-- start of The records --

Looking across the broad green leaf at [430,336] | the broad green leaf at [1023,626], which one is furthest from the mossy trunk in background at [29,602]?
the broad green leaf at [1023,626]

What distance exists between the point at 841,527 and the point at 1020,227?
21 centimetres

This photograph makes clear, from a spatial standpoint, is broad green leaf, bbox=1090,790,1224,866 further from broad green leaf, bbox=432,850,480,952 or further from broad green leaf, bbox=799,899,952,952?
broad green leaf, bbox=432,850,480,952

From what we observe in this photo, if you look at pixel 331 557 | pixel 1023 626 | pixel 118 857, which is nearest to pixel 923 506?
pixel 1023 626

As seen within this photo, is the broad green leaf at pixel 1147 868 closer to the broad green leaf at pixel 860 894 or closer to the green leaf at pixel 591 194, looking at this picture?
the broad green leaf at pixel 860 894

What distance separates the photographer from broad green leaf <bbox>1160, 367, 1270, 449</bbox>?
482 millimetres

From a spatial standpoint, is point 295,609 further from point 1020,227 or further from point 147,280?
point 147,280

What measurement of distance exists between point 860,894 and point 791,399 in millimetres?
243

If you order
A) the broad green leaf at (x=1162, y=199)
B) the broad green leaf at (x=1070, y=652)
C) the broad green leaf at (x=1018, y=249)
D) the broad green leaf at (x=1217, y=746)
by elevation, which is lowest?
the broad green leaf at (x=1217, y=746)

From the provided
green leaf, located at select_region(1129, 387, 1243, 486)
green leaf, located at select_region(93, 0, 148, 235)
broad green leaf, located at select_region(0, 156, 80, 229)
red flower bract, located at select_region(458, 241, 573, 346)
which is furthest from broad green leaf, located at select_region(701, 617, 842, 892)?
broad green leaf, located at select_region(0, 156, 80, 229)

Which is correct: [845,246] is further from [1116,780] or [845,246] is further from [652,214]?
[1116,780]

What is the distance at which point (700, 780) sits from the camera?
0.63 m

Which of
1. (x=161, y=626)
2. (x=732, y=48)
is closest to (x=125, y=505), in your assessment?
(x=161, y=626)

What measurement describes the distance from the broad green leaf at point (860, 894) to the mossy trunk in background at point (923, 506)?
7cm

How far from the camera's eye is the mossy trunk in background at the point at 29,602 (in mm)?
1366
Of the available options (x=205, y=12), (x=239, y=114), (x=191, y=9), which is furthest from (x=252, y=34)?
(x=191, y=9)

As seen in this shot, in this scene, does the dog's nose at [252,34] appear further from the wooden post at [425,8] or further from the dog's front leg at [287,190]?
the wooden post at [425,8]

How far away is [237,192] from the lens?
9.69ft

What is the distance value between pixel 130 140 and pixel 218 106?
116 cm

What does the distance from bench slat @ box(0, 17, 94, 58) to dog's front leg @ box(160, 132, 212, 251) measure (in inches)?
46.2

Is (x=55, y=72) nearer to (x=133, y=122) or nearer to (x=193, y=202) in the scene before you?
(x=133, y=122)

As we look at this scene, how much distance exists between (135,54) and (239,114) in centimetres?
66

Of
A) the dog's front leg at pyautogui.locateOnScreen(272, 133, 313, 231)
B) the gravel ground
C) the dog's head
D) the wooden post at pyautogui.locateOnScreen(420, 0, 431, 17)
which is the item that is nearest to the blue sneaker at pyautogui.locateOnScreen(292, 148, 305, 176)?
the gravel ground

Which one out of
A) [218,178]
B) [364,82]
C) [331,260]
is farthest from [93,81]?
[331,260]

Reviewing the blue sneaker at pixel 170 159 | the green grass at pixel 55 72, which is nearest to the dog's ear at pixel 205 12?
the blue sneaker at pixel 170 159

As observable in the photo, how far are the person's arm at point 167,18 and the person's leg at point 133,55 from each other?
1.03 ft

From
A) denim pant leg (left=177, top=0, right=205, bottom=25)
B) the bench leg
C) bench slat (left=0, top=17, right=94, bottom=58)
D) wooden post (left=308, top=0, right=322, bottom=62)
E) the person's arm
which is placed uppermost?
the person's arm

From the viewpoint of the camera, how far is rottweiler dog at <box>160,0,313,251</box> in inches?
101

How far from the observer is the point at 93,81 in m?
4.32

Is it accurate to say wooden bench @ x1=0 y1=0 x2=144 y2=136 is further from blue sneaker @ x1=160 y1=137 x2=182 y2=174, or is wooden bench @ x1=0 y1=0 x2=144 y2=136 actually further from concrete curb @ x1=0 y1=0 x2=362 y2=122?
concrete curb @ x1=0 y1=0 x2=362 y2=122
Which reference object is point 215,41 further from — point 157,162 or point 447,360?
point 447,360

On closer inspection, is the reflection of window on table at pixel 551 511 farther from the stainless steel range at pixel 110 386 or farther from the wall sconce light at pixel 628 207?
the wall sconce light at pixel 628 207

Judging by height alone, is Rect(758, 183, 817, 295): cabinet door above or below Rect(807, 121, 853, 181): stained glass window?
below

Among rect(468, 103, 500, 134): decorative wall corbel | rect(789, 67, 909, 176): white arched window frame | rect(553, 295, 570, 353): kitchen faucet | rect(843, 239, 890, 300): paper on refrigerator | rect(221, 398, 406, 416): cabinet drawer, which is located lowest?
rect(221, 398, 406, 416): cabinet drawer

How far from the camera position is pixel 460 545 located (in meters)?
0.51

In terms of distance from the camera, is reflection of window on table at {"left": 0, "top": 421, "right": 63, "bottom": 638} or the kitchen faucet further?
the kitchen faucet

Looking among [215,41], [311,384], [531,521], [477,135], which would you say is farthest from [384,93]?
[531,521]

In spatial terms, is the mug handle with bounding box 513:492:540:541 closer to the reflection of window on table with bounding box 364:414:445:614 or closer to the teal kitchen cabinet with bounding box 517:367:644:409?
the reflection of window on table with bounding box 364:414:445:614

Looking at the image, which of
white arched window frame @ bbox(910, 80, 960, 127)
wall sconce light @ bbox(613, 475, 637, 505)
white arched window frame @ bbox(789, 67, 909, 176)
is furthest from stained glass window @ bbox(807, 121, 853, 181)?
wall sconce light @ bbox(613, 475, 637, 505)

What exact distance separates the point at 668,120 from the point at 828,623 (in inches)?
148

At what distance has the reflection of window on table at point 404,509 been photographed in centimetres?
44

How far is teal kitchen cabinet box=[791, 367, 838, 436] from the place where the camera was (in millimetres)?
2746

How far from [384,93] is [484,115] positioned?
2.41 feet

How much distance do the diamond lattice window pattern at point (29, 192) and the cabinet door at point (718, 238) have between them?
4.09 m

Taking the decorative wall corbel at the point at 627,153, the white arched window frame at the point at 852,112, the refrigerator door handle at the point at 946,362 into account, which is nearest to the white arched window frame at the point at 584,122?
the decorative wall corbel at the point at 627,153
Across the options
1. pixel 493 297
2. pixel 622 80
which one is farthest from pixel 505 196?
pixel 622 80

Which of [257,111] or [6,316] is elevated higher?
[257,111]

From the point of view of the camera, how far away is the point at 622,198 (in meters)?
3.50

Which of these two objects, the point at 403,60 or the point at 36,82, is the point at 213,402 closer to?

-- end of The records --

Could you output all of the entries above verbatim, without changing a single character?

Looking across the broad green leaf at [430,336] | the broad green leaf at [1023,626], which one is furthest from the mossy trunk in background at [29,602]?
the broad green leaf at [1023,626]

What distance exists between the point at 841,527 and the point at 1020,227?
21 centimetres

This photograph makes clear, from a spatial standpoint, is broad green leaf, bbox=1090,790,1224,866 further from broad green leaf, bbox=432,850,480,952 or further from broad green leaf, bbox=799,899,952,952?
broad green leaf, bbox=432,850,480,952

From what we observe in this photo, if you look at pixel 331 557 | pixel 1023 626 | pixel 118 857, which is nearest to pixel 923 506?
pixel 1023 626

As seen within this photo, is the broad green leaf at pixel 1147 868 closer to the broad green leaf at pixel 860 894 or closer to the green leaf at pixel 591 194, looking at this picture?
the broad green leaf at pixel 860 894

What distance separates the photographer from broad green leaf <bbox>1160, 367, 1270, 449</bbox>?
482 millimetres

From a spatial standpoint, is point 295,609 further from point 1020,227 or further from point 147,280?
point 147,280

What measurement of distance exists between point 860,894 and point 791,399 in millimetres?
243

If you order
A) the broad green leaf at (x=1162, y=199)
B) the broad green leaf at (x=1070, y=652)
C) the broad green leaf at (x=1018, y=249)
D) the broad green leaf at (x=1217, y=746)
by elevation, which is lowest?
the broad green leaf at (x=1217, y=746)

From the provided
green leaf, located at select_region(1129, 387, 1243, 486)
green leaf, located at select_region(93, 0, 148, 235)
broad green leaf, located at select_region(0, 156, 80, 229)
red flower bract, located at select_region(458, 241, 573, 346)
which is furthest from broad green leaf, located at select_region(701, 617, 842, 892)?
broad green leaf, located at select_region(0, 156, 80, 229)

Which is correct: [845,246] is further from [1116,780] or [845,246] is further from [652,214]?
[1116,780]

What is the distance at which point (700, 780) sits from the camera?
0.63 m

Which of
1. (x=161, y=626)
2. (x=732, y=48)
is closest to (x=125, y=505), in your assessment?
(x=161, y=626)

What measurement describes the distance from the broad green leaf at point (860, 894) to the mossy trunk in background at point (923, 506)?
7cm

How far from the camera's eye is the mossy trunk in background at the point at 29,602 (in mm)?
1366
Of the available options (x=205, y=12), (x=239, y=114), (x=191, y=9), which is furthest from (x=252, y=34)?
(x=191, y=9)

As seen in this shot, in this scene, does the dog's nose at [252,34] appear further from the wooden post at [425,8] or further from the dog's front leg at [287,190]?
the wooden post at [425,8]

How far away is [237,192] from the lens?
9.69ft

What is the distance value between pixel 130 140 and pixel 218 106?
116 cm

What does the distance from bench slat @ box(0, 17, 94, 58) to dog's front leg @ box(160, 132, 212, 251) measure (in inches)?
46.2

Is (x=55, y=72) nearer to (x=133, y=122) or nearer to (x=193, y=202) in the scene before you?
(x=133, y=122)

As we look at this scene, how much distance exists between (135,54) and (239,114) in centimetres?
66

Of
A) the dog's front leg at pyautogui.locateOnScreen(272, 133, 313, 231)
B) the gravel ground
C) the dog's head
D) the wooden post at pyautogui.locateOnScreen(420, 0, 431, 17)
which is the item that is nearest to the blue sneaker at pyautogui.locateOnScreen(292, 148, 305, 176)?
the gravel ground

Which one out of
A) [218,178]
B) [364,82]
C) [331,260]
is farthest from [93,81]?
[331,260]

Reviewing the blue sneaker at pixel 170 159 | the green grass at pixel 55 72, which is nearest to the dog's ear at pixel 205 12?
the blue sneaker at pixel 170 159

As observable in the photo, how far are the person's arm at point 167,18 and the person's leg at point 133,55 from each other?
1.03 ft

From
A) denim pant leg (left=177, top=0, right=205, bottom=25)
B) the bench leg
C) bench slat (left=0, top=17, right=94, bottom=58)
D) wooden post (left=308, top=0, right=322, bottom=62)
E) the person's arm
which is placed uppermost?
the person's arm

From the viewpoint of the camera, how far is rottweiler dog at <box>160,0,313,251</box> in inches?
101

How far from the observer is the point at 93,81 in m?
4.32

Is it accurate to say wooden bench @ x1=0 y1=0 x2=144 y2=136 is further from blue sneaker @ x1=160 y1=137 x2=182 y2=174, or is wooden bench @ x1=0 y1=0 x2=144 y2=136 actually further from concrete curb @ x1=0 y1=0 x2=362 y2=122?
concrete curb @ x1=0 y1=0 x2=362 y2=122
Which reference object is point 215,41 further from — point 157,162 or point 447,360?
point 447,360

On closer inspection, is the reflection of window on table at pixel 551 511 farther from the stainless steel range at pixel 110 386 or farther from the wall sconce light at pixel 628 207?
the wall sconce light at pixel 628 207

Judging by height alone, is Rect(758, 183, 817, 295): cabinet door above or below Rect(807, 121, 853, 181): stained glass window?
below

Among rect(468, 103, 500, 134): decorative wall corbel | rect(789, 67, 909, 176): white arched window frame | rect(553, 295, 570, 353): kitchen faucet | rect(843, 239, 890, 300): paper on refrigerator | rect(221, 398, 406, 416): cabinet drawer, which is located lowest?
rect(221, 398, 406, 416): cabinet drawer

How far from the camera position is pixel 460 545 located (in meters)?
0.51

In terms of distance from the camera, is reflection of window on table at {"left": 0, "top": 421, "right": 63, "bottom": 638} or the kitchen faucet further?
the kitchen faucet

Looking among [215,41], [311,384], [531,521], [477,135], which would you say is farthest from [384,93]?
[531,521]

In spatial terms, is the mug handle with bounding box 513:492:540:541 closer to the reflection of window on table with bounding box 364:414:445:614 or closer to the teal kitchen cabinet with bounding box 517:367:644:409?
the reflection of window on table with bounding box 364:414:445:614

Looking at the image, which of
white arched window frame @ bbox(910, 80, 960, 127)
wall sconce light @ bbox(613, 475, 637, 505)
white arched window frame @ bbox(789, 67, 909, 176)
is furthest from stained glass window @ bbox(807, 121, 853, 181)?
wall sconce light @ bbox(613, 475, 637, 505)

What exact distance separates the point at 668,120 from the point at 828,623 (in inches)?
148

At what distance has the reflection of window on table at point 404,509 been photographed in centimetres?
44

How far is teal kitchen cabinet box=[791, 367, 838, 436] from the place where the camera was (in millimetres)?
2746

How far from [384,93] is [484,115] positioned?
2.41 feet

How much distance do the diamond lattice window pattern at point (29, 192) and the cabinet door at point (718, 238) have between them?
4.09 m

Taking the decorative wall corbel at the point at 627,153, the white arched window frame at the point at 852,112, the refrigerator door handle at the point at 946,362 into account, which is nearest to the white arched window frame at the point at 584,122?
the decorative wall corbel at the point at 627,153
Across the options
1. pixel 493 297
2. pixel 622 80
which one is farthest from pixel 505 196?
pixel 622 80

Which of [257,111] or [6,316] is elevated higher?
[257,111]

From the point of view of the camera, how far away is the point at 622,198 (in meters)?
3.50

Which of these two objects, the point at 403,60 or the point at 36,82, is the point at 213,402 closer to?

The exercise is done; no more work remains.